Anxiety and Depression in Later Life: What You Should Know

Anxiety and Depression in Later Life

It’s often assumed later life is all relaxation and free time—but the reality can be more complicated. For many older adults, anxiety and depression become unexpected companions during retirement. Whether brought on by health changes, loss, loneliness, or just the natural transitions of ageing, these mental health challenges are more common than we tend to talk about.

So how do you spot the signs? What can you do about it? And when is it time to ask for help?

It’s More Common Than You Might Think

While mental health awareness has improved over the years, older adults are still less likely to talk openly about how they’re feeling. Some grew up in an era where emotional struggles were brushed aside, or seen as a personal weakness rather than a health issue. Others may assume sadness or worry are just part of getting older.

But this isn’t true. Feeling anxious or depressed isn’t a normal part of ageing—and it’s certainly not something you just have to “put up with.” In fact, recognising the signs early can make a real difference.

According to the Mental Health Foundation, around one in five New Zealanders will experience some form of mood disorder in their lifetime, and the NZ Health Survey reports anxiety and depression contribute significantly to the country’s overall health burden. The number may be even higher among those who live alone, have ongoing health conditions, or are navigating big life changes like retirement or bereavement.

Spotting the Signs

Anxiety and depression can look different in older adults compared to younger people. You might not notice long crying spells or panic attacks. Instead, the signs can be subtle:

Common signs of depression in later life include:

  • Feeling flat, numb, or hopeless

  • Losing interest in hobbies or social activities

  • Sleeping too much—or not enough

  • Changes in appetite or weight

  • Feeling tired all the time

  • Struggling to concentrate or remember things

Signs of anxiety might include:

  • Constant worrying or nervousness

  • Feeling restless or on edge

  • Muscle tension, headaches, or digestive issues

  • Avoiding certain places or activities out of fear

  • A racing heart or shallow breathing, especially in new or uncertain situations

Sometimes these feelings come on gradually, which makes them easy to overlook—or to blame on “just getting older.” But if your emotional health has changed and it’s affecting your day-to-day life, it’s worth looking closer.

What Causes It?

Later life can bring its own unique set of stressors. Some of the most common triggers for anxiety or depression include:

  • The death of a spouse or close friend

  • Major life changes, such as retiring or moving house

  • Long-term physical health conditions

  • Chronic pain or reduced mobility

  • Social isolation or loneliness

  • Worries about finances, health, or the future

In many cases, it’s a combination of things. And sometimes, there’s no obvious cause at all—which can be just as upsetting.

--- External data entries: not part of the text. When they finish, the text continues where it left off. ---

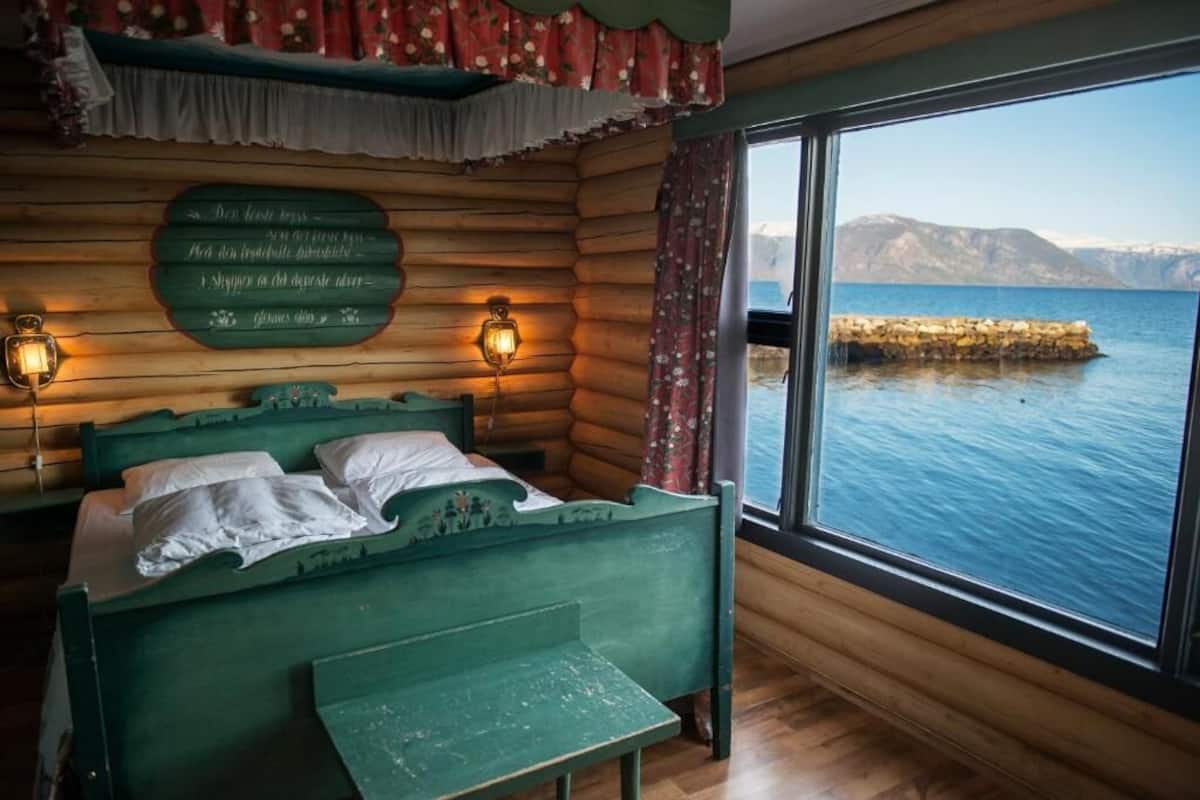 A cabin-style room with a bed, a bench, and a large window overlooking a body of water and mountains.
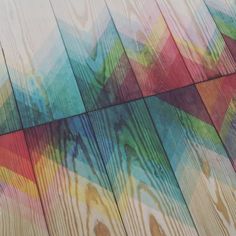 the wood is painted with multicolored paint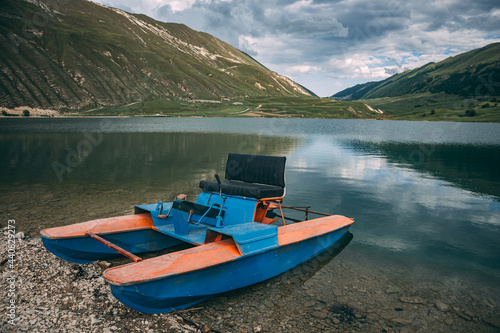 catamaran stands on the shore of the lake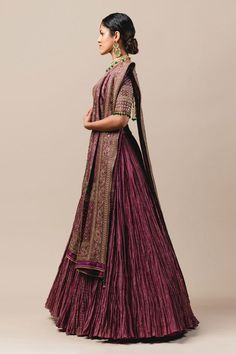 Purple crushed striped zari chanderi lehenga paired with blouse enhanced with zardozi, kasab and kundans. Comes with detachable brocade drape-dupatta embroidered in kasab and sequins.
Component: 3
Embroidered
Neckline: V Neck
Sleeve Length: Half
Fabric: Chanderi, Brocade
Color: Purple
Tassel tie-up back
Bead tassels - Aza Fashions Anarkali Traditional Wear For Reception In Tussar Silk, Tussar Silk Sets For Reception And Navratri, Reception Tussar Silk Choli With Traditional Drape, Bollywood Tussar Silk Anarkali Set For Reception, Bollywood Style Tussar Silk Sharara For Reception, Bollywood Tussar Silk Set For Reception, Anarkali Tussar Silk Lehenga With Sheer Dupatta, Tussar Silk Anarkali Floor-length Set, Tussar Silk Anarkali Set For Reception With Traditional Drape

The Good News? Help Is Available

The most important thing to know is help is out there, and it works. You don’t have to navigate this alone.

Start by talking to your GP. They can check for underlying medical conditions, refer you to a mental health professional, or talk you through options like counselling, medication, or community support groups.

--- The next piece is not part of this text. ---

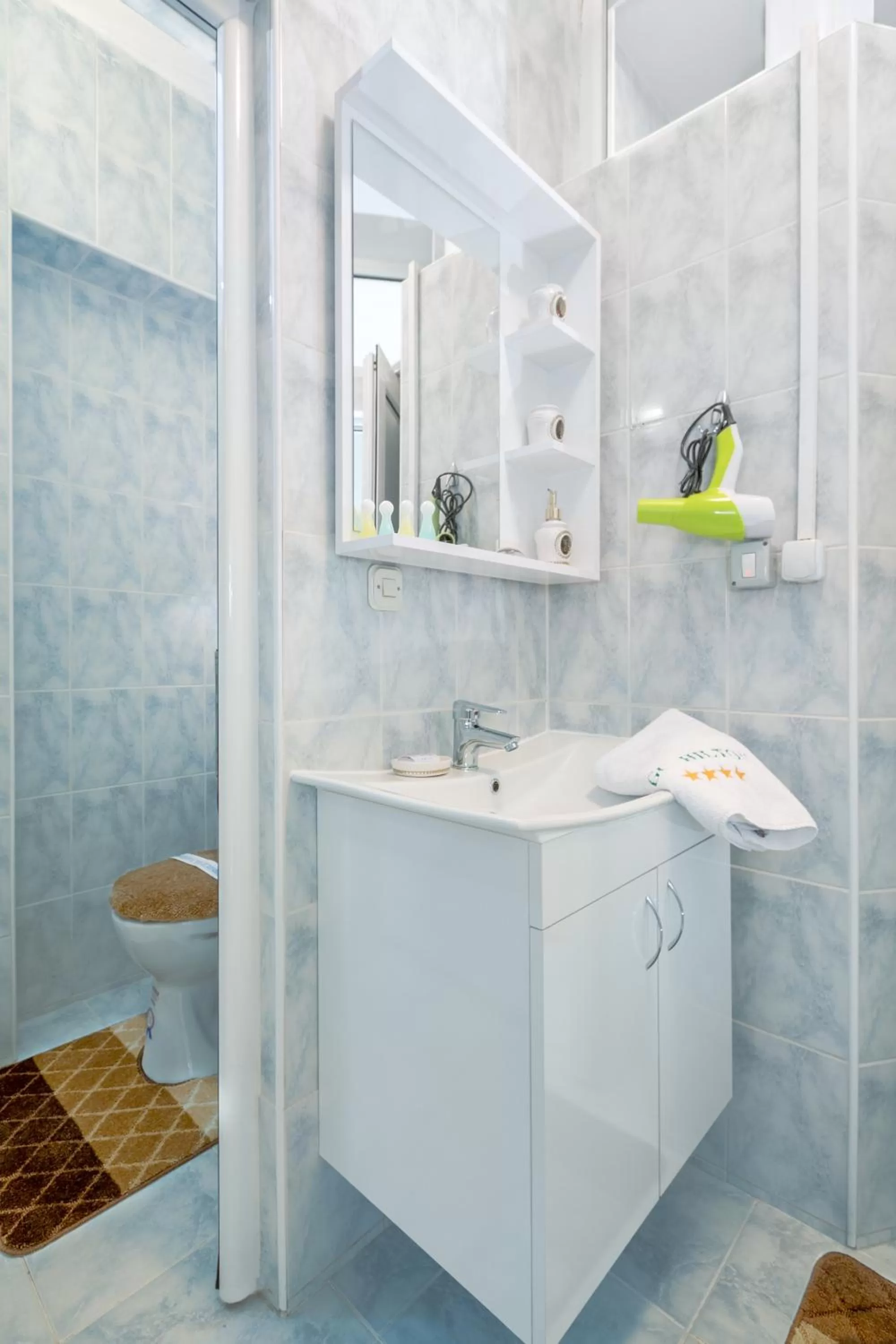 Bathroom in Hotel Green Center Gili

For some people, talk therapy is extremely helpful—especially when it’s tailored to later life concerns. Cognitive Behavioural Therapy (CBT), for instance, can help you manage negative thought patterns and find practical coping strategies.

Others find group therapy or peer support groups helpful, where you can connect with others who understand what you’re going through. In New Zealand, services like Age Concern, Lifeline, and 1737 Need to Talk? offer free support and resources.

Small Steps That Make a Big Difference

There are also simple things you can do at home to help lift your mood or ease anxious feelings:

  • Stay connected – Reach out to friends, family, or community groups. Even a regular phone call can make a big difference.

  • Move your body – Gentle daily movement, such as walking, gardening, or stretching, can boost mood and ease tension.

  • Stick to a routine – Keeping a regular sleep and meal schedule can provide structure and stability.

  • Practice mindfulness – Deep breathing, meditation, or simply taking a few moments each day to pause and notice your surroundings can help calm the mind.

  • Do things you enjoy – Read, knit, paint, listen to music—whatever brings you joy.

If you’re struggling, you’re not alone—and it’s not your fault. Anxiety and depression are real health conditions, not personal failings. With the right support, many people find real relief and even discover a renewed sense of purpose in later life.

Asking for help is a strength, not a weakness. So if something feels off, take that first step. Your mental wellbeing is every bit as important as your physical health—and you deserve to feel good, at every age.